I learned German at school for just one year and had forgotten almost all of it by the time I was an adult. Before the move to Switzerland I started to refresh my German skills by doing a Michel Thomas course on CDs borrowed from the library (or could it have been cassettes?). If I were in the same situation now, I’d probably be learning with an app like Duolingo or watching a German teacher on YouTube.

Once I moved to Zurich, I could start using my German in real life situations, talking to real people about real issues. This was when I really started to improve. I was no longer studying on my own but was meeting people who wanted to help me.

Let me tell you about some of them.

Friends and neighbours

I met Vicky soon after I moved to Zurich.
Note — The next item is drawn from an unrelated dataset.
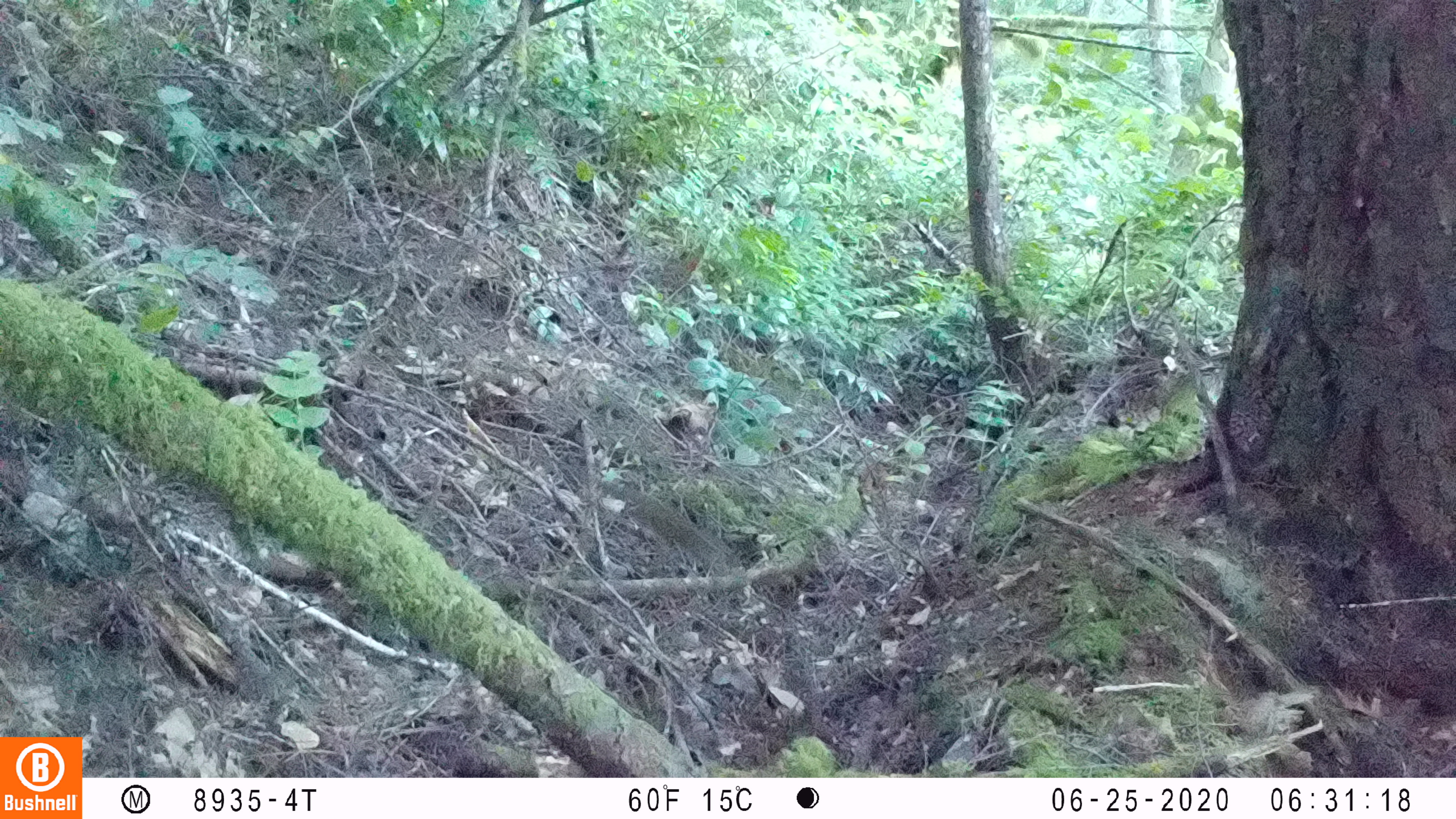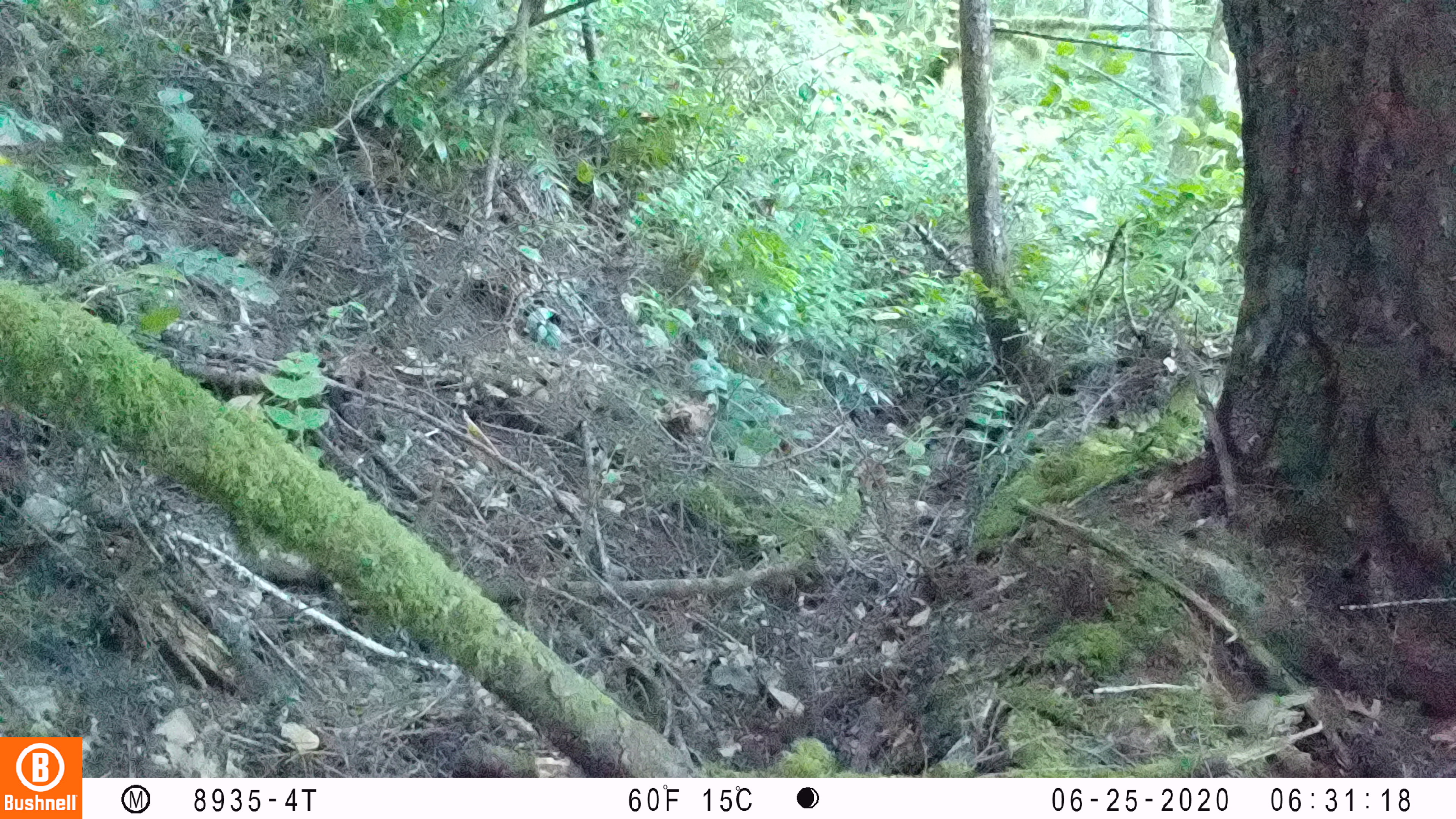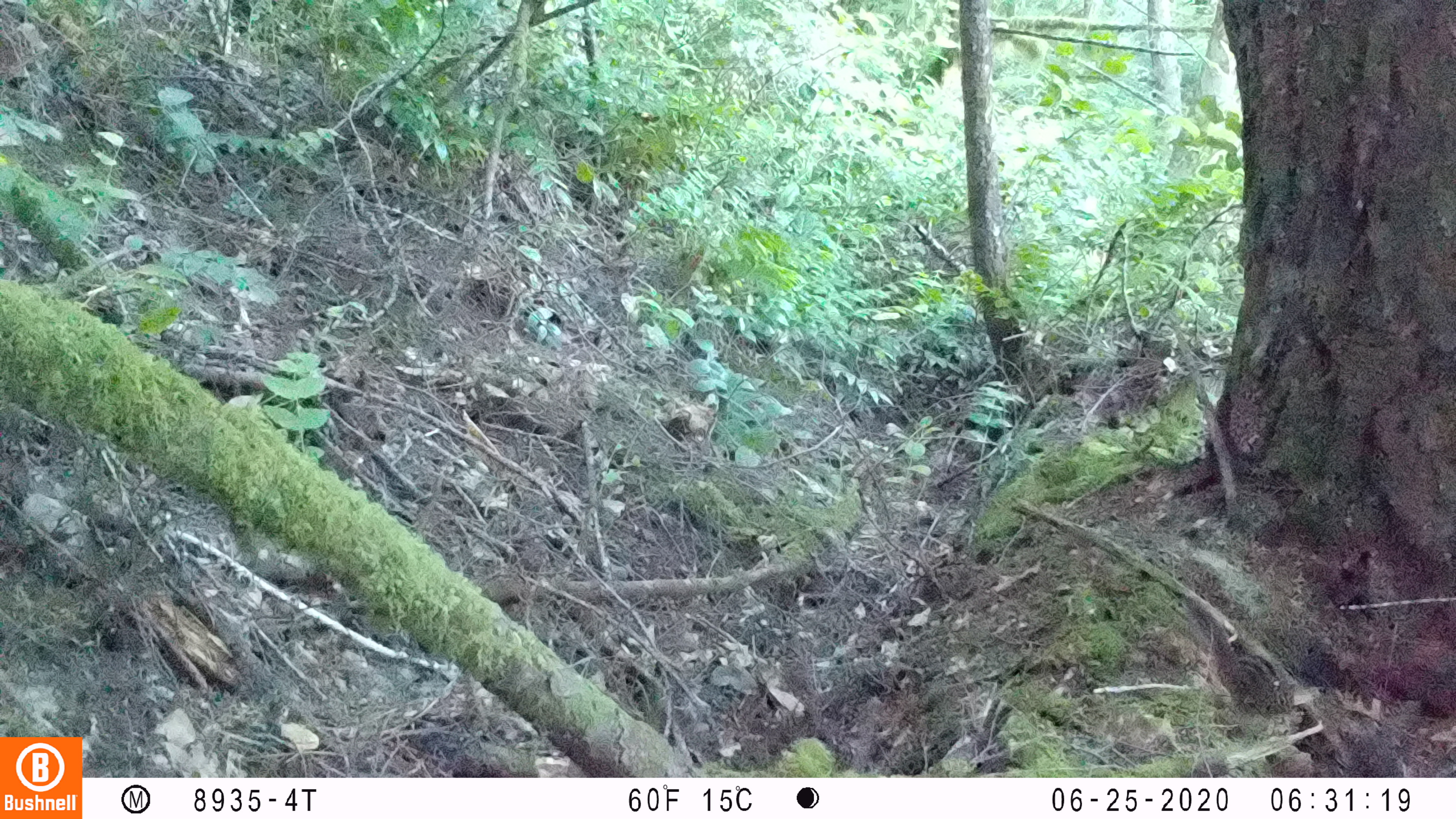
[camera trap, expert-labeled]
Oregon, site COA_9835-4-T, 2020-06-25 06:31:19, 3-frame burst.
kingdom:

From the outset she insisted on speaking German with me even though she could speak English fluently and my German was very basic (A1 level). Whenever we met, she’d spend some time speaking German and some time speaking English – this was such a huge help to me. If she had only spoken English to me, it could have been difficult to switch to speaking German with her later on.

I also want to mention my neighbours. There are lots of people living nearby who chat with me in German. Because I’m an English teacher I rarely use German at work so having neighbours to chat to is great practice.

Tip – use the language you are learning whenever you can.

Another friend who had a positive influence was an Australian woman living in Zurich. I realised that when she spoke German I could understand her more easily than when I spoke to Swiss people. This was because she spoke relatively slowly and used fairly simple words.

Tip – don’t assume you need to practice your language skills with a native speaker, especially if you are a beginner.


The final people I’ll mention are the excellent German teachers I’ve had. Whenever I went to a German course I made lots of progress. I understood the grammar better, expanded my vocabulary and met some interesting people. My teachers also encouraged me to read books in German and to listen to radio programmes. These are learning habits that have stood me in good stead.

Tip – if you want to make fast progress, sign up for lessons with a good teacher.

In summary

Learning languages is about communicating with people. There are many apps that will help you learn vocabulary and grammar but nothing beats using the language you are learning in real life.

Language tips

You may have noticed I used the expression 'stood me in good stead'. This is an idiomatic expression meaning helpful or useful.

If you want to find out the meaning of an idiom, type the whole expression into a search engine and check out the results.